For each room in the queue:
- Transform all the vertices into view space and render the walls (more details below on how this works)
- For each visible portal:
- if the connected room has not yet been rendered then add to the queue
Some extra data in the render queue stores the left and right clipping regions. Imagine a portal being the doorway into the next room, it will skip rendering that are not visible outside of the region of the doorway. There is also an optimisation that will limit how many portals deep the renderer will go.
For the actual wall rendering:
Walls are just lines which are stored as two 2D points (vertices).
- Each vertex is transformed from world space (x, y) to camera space (x, z), by translating relative to the camera and rotating by the camera's yaw.
- Each vertex in camera space can be thought of being in the space (x, z) where z is the depth from the camera.

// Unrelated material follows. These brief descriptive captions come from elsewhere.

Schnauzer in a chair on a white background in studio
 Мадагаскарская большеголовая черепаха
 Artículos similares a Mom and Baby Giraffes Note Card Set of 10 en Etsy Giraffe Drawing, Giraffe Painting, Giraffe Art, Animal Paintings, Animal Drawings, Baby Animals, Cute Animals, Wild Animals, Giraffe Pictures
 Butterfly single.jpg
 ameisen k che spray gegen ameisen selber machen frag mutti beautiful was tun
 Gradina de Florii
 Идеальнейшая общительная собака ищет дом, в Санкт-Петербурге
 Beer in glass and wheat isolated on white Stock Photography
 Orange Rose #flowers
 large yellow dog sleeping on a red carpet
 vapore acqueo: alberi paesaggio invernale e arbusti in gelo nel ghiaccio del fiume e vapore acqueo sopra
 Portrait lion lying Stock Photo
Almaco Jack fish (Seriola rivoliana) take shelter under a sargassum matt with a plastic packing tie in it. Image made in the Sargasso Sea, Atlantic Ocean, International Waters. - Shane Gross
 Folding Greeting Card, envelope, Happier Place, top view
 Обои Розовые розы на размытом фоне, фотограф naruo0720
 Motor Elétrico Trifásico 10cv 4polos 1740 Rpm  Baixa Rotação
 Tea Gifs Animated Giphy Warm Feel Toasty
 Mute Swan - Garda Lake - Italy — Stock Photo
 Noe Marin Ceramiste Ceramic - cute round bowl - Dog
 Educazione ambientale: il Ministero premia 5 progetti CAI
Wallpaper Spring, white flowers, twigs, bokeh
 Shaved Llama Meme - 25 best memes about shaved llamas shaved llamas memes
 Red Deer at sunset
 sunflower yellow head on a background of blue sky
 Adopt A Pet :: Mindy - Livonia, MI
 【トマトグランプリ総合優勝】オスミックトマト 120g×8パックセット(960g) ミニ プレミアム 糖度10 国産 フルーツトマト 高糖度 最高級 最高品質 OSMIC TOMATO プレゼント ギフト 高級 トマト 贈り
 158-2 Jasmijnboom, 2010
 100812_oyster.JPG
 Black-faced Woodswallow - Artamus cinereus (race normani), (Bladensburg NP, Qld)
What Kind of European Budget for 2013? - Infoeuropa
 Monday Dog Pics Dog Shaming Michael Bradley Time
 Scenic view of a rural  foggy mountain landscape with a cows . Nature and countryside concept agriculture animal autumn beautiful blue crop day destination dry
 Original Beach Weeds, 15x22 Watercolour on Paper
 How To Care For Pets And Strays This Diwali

- If both vertices are behind the front clipping plane then it is behind the camera and can be discarded.
- If one vertex is behind the clipping plane then it is projected on to the clipping plane, so that the clipping plane is 'cutting' the line.
- The x coordinate has perspective projection applied: x = K * x / z, where K is some constant
- The x coordinate needs to be transformed to screen (pixel) space: x = x + half_display_width
- For each vertex a w value is generated: w = wall_height * K / z, where K is the constant
- The w value is the scale of the wall in pixels at each end of the wall
- The w value between each end of the wall can be calculated by doing linear interpolation. I use something a bit like Bresenham's line algorithm to do this.
A few extra details:
- Walls are back face culled. This is simple: if the second vertex's screen space x value is to the left of the first vertex's screen space x value then you are looking at the back face of the wall.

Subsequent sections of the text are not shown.